İzmir’in tek bir ilçesinde 52 takım var. Peki onlara ne kadar yardım edilebilir? Edilebiliyor? Hangi saha ve tesis onlara yetebilir?
Bir diğer konu ise gençlerimizin gelişmesinde büyük emek veren antrenörlerimiz.
Yüzlerce antrenör bu dönemde yalnız bırakılmıştır. Yaptıkları iş, meslek olarak görülmemiştir!
Ayrıca amatör branş gönüllük esasına göre yapılan bir branş cevabını almışlardır.
Sonuç olarak; amatörler, ne yazık ki yalnız olduklarını bu yolda tek yürüdükten sonra acı bir tecrübe ile anladılar.
Bu eşit ve hiç de adil gözükmeyen çarkta olan emek verenlere olmuş, kazanan yine sömüren taraf olarak kayıtlara geçmiştir.
Geçen sezona bakıldığında ülkemizde, 3 bin 808 profesyonel futbolcu varken amatör lisanslı futbolcu sayısı 280 bindi.
Ülkemizde 5 bin 751 futbol tescilli spor kulübü var. Profesyonel ligler hız kesmeden oynanıyor. Ancak; salgın nedeni ile amatörler tam 14 aydır, ne maçlara çıkabiliyor ne de antrenmanlara katılabiliyor.
Virüs yalnızca amatöre mi bulaşıyor?
Yoksa esas virüs koronadan farklı olarak bizim zihinlerimizde mi?
Aktif olarak futbolculuk kariyerine devam edenler için bu süre her anlamda çok uzun.
“Hadi bugün amatör ligleri başlatıyoruz” deseniz, bu insanların sağlığı nasıl düzelecek?
Nasıl form tutup sakatlık riskini azaltacaklar?
Yeniden futbola ve sahalara dönüş hiç kolay olmayacak, bu kesin.
Bir olgunun farkına varmamız lazım, futbolumuz geri gidiyor. Amatör yoksa Türk futbolu yok demektir.
İş yalnızca futbolla sınırlı diye düşünüyorsanız yanılıyorsunuz.
Benzer şablon diğer spor branşlarındaki 5 milyon lisanslı sporcuda da bizleri karşılamakta.
Salgın ortamında hepimizin dikkatli olması, sorumluluğunu yerine getirmesi şiddetle önem arz ediyor. Bu noktada birleşebiliriz.
Lakin; bazı ligler oynatılırken, amatörlerin bu haktan mahrum bırakılmaları ülke futboluna ve amatörlere yapılan koca bir yanlıştır.
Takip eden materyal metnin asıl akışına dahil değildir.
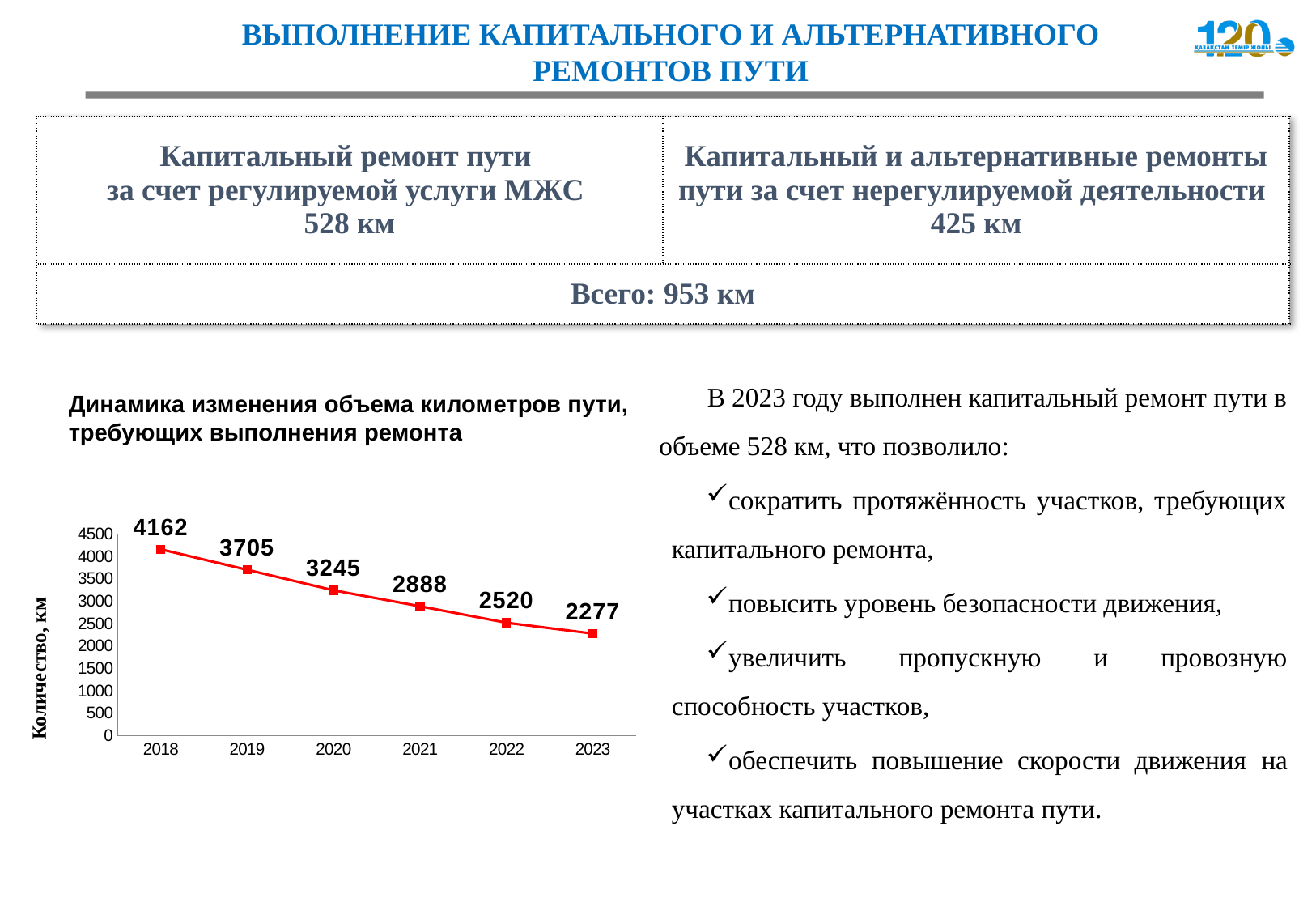
Is the value for 2022 in the line chart greater or less than 3000? less How many years are plotted in the line chart? 6 What is the difference between the values for 2018 and 2023 in the line chart? 1885 Which year has the lowest value in the line chart? 2023 What is the value for 2021 in the line chart? 2888 What is the difference between the values for 2019 and 2020 in the line chart? 460 What is the value for 2018 in the line chart? 4162 What kind of chart is shown on the slide? line chart Do the values in the line chart rise or fall from 2018 to 2023? fall Which year has the highest value in the line chart? 2018 Which is larger in the line chart, the value for 2020 or the value for 2022? 2020 What is the value for 2023 in the line chart? 2277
Gelin bu yanlışı hep birlikte düzeltelim. Gelin birbirimizin sıcak bir gülümsemesine, bir selamına, bir tatlı sohbetine muhtaç olduğumuz ekstrem yaşamlarımızda bir olalım, birlik olalım.
Herkes bu pastadan bir dilim dahi olsa tadabilsin.
Tadabilsin ki kimsenin boğazı düğümlenmesin.